Sensationell haben wir alle geschlafen. Kein Wind, keine Wellen und keine Motoren.

Anker auf und weg sind wir. Heute müssen wir nur noch etwa 30 Meilen machen. Wir wollen einfach in die Nähe von Split, damit Joel den Flug nicht verpasst. Wenn was passiert, kann er immer noch mit einer Fähre oder Wassertaxi zum Flughafen.

Wieder eine Bucht ist gewünscht. Im Frühling waren wir bei nasskaltem Wetter auf der Insel Sv. Klement und haben die Geschichte darüber gelesen. Als es kurz aufgehört hat zu regen, machen wir einen Spaziergang und fanden eine Super Beiz. Jetzt war der Zeitpunkt und das Wetter ideal.

Kein Wind, keine Wellen. Wir geniessen es auch so. Ein wachsames Auge muss aber auch jetzt sein. Es ist viel Betrieb auf dem Wasser und jeder denkt, der andere schaut ja schon.

Das waren noch Zeiten. Mit diesem Ding sind sie über den Atlantik gesegelt.

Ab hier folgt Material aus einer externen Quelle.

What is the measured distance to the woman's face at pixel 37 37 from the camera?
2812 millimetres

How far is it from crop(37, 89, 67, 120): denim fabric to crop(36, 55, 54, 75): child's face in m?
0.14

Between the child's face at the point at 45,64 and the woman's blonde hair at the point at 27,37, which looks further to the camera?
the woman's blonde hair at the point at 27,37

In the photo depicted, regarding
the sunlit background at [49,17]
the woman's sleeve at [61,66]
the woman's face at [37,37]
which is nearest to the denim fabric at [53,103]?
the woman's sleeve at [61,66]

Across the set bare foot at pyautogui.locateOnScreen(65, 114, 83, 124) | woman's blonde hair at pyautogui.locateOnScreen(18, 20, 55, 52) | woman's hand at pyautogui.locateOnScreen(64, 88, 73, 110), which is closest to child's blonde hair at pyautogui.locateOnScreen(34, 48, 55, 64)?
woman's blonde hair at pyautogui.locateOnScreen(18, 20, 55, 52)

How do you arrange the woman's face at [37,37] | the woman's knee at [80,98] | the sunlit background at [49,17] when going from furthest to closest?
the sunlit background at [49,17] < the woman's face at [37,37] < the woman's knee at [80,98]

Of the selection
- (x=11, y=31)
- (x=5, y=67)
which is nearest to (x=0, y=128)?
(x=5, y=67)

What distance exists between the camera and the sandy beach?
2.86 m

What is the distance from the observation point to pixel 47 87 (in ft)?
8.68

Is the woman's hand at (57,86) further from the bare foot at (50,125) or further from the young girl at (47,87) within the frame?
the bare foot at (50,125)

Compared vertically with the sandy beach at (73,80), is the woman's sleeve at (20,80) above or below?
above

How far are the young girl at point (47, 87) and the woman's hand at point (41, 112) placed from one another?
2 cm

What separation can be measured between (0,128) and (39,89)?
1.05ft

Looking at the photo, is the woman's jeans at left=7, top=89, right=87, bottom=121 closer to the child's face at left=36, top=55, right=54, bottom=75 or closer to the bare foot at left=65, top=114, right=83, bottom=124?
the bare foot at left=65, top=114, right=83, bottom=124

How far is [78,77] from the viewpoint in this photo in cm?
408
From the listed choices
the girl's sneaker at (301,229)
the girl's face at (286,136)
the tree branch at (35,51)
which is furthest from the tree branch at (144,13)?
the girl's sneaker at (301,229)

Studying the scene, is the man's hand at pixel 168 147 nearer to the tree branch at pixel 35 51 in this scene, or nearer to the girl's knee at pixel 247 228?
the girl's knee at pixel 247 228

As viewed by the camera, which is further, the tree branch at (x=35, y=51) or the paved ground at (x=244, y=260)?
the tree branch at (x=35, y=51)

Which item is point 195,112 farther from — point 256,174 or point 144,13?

Wahnsinn.

Auch die Stadt Hvar lassen wir liegen und steuern unsere Bucht an.

Da ist sie nun. Aber was ist das? Gibt es da etwas Gratis? Pumpen voll. Hat es da noch Platz für uns? Anker in der Mitte ist uns zu heikel, aber wir wollen trotzdem bleiben. Diese Beiz müssen wir einfach im Sommer sehen. Da läuft gerade ein grosses Touri-Boot aus und wir können den Super Platz erben. Kampfschwimmer bereit? Anker runter und retour an die Felsen. Joel springt mit den Leinen ins Wasser und ich versuche die Stellung zu halten. Er findet eine Leine um einen Baum und da befestigt er unsere. Fünf Minuten später stelle ich den Motor ab. Guter Platz, aber was wollen den diese viele Boote alle hier? Baden? Essen?

Diese Bucht, sei heisst Vinogradisce, ist wirklich im Trend. Da muss man einfach hin. Man kann einfach nur hoffen, dass das Wetter bleibt. Sonst gibt es hier ein mittleres Chaos. Die stapeln die Boote regelrecht und es kommen immer mehr und finden einen Platz. Wahnsinn.

Die ersten Crew setzten schon zum Restaurant über. Wir sollten auch los, denn eine Reservation haben wir nicht. Kurz vor sieben schmeisse ich Gaby ins Dingi. Joel steuert uns an den Steg und ich suche nach dem Eingang in’s Toto’s. Tatsächlich erhalten wir noch einen Tisch. Es ist zwar alles ausgebucht, aber weil wir so früh sind, erhalten wir den Letzten.

Die Beiz ist einfach grandios. Sie erinnert uns an das Rainforest-Café in den Staaten. Wunderschön angelegt und die einzelnen Tische vom Bäumen und Sträuchern abgetrennt. Ein Traum. Auch die Aussicht auf die vielen Boote ist toll.

Unser Tisch ist etwas zurück, gefällt uns aber ausserordentlich.

Wir bestellen wieder einmal einen Fisch. Sie haben sogar einen St. Peters Fisch. Gerade recht für drei. Gebongt. Dazu etwas Härdöpfel und Mangold. Zur Vorspeise probieren wir ein Tunfisch-Tartar. Super lecker.

Das hat sich wirklich gelohnt hier her zu kommen. Im Juni oder September währe es etwas ruhiger, aber für uns stimmt es perfekt.

Spät setzen wir mit dem Dingi zur Ulalena über. Ich sitze noch lange im Cockpit und schaue mir die Boote, Bucht und die viele Lichter an. Irgendwie wunderschön in diesem Chaos.